I'm a very experienced buyer and seller on eBay. Cstorr2004 is correct. At the bottom of each eBay listing, where you enter your bid, there is a minimum amount you must enter for your bid to be accepted. Say the current bid for an item is $5, by someone named Smith, and the minimum bid is $1 more, so you bid $6. You may then get a screen that says your bid was not high enough. So you try $7. That turns out not to be high enough either. So you bid $8. You keep going in $1 increments until your bid is finally accepted. Say that is $11.
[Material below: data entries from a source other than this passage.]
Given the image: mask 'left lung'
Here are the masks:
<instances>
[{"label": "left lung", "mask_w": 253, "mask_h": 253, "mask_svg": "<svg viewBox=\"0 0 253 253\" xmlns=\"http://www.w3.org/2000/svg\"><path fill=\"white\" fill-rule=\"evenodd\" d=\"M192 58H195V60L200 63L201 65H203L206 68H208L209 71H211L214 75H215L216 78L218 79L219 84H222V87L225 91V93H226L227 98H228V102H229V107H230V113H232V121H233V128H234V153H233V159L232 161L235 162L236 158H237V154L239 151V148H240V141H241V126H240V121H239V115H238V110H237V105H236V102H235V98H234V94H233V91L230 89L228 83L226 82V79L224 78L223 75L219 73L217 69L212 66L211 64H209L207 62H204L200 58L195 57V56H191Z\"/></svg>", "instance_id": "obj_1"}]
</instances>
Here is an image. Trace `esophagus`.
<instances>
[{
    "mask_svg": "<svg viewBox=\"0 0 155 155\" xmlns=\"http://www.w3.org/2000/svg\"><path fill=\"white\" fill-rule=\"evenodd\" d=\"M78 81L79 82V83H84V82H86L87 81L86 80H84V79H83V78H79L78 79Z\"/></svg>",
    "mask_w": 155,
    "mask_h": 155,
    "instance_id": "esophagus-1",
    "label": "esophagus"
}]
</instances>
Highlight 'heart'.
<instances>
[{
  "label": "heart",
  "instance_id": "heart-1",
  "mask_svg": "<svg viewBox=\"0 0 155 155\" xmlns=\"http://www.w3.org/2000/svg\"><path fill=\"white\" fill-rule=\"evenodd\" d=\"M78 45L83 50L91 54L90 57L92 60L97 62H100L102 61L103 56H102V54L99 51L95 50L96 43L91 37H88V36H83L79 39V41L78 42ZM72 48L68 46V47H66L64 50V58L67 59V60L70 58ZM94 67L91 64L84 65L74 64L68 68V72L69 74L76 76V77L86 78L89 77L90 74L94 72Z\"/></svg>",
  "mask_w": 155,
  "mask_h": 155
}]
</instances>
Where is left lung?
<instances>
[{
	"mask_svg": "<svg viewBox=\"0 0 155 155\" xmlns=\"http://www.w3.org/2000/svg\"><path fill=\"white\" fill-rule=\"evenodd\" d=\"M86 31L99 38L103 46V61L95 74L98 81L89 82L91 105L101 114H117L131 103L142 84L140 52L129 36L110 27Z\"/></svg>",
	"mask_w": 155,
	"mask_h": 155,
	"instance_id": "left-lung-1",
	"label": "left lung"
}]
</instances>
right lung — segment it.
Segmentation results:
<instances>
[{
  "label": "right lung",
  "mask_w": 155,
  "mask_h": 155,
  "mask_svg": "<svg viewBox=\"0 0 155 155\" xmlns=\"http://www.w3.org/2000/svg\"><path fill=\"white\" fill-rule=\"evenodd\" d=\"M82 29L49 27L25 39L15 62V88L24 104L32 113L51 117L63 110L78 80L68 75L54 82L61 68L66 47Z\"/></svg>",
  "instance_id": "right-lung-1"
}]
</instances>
What that means is that Smith's bid of $5 was the highest amount necessary to display to other bidders at the time of Smith's bid, but that doesn't necessarily mean Smith only bid $5. He could have bid $10, but if a $5 bid would suffice at the time of the bid, that's what appears in the eBay ad. Now, if you check the bid history after your $11 bid was accepted, you will see six bids for Smith, his original $5 bid plus another automatic bid for each time you tried to outbid him and failed. That has nothing to do with the seller trying to jack up the bid price.
There are, of course, some dishonest people on eBay who fraudulently attempt to jack up the bid price on behalf of a seller, but this is most likely to happen with fairly high-ticket items where the payoff is worth the effort. A $22 payoff is unlikely to be that. In addition to being high ticket, the item generally has to be unique. If someone else is selling the same or similar items for a lot less, potential bidders will give that person their business. This is generally true of popular knives on eBay--Emerson, Kershaw, Spyderco, CRKT, and the like; there are nearly always multiple offerings from which to choose, and that keeps the prices more or less in line with each other.
Having said that, though, let me add this: I can't tell you how many auctions I've lost on eBay because bidders don't do their homework and find out what the items they bid on are worth before they start going crazy. They often end up paying a good deal more for a used or new but incomplete item from a private seller with no customer service or satisfaction guarantee who overcharges for shipping than that same item would cost new from a reputable online merchant with an 800 number to call, a return policy, and a reasonable charge for shipping. Sometimes two bidders get into a bidding war and bid an item sky high, well beyond the item's value, and driving away other bidders (like me), until one of them gets his Pyrrhic victory. In this situation, bidding becomes an act of machismo and an end in itself, rather than a means to win something at auction for a good price. There are a lot of nuts out there.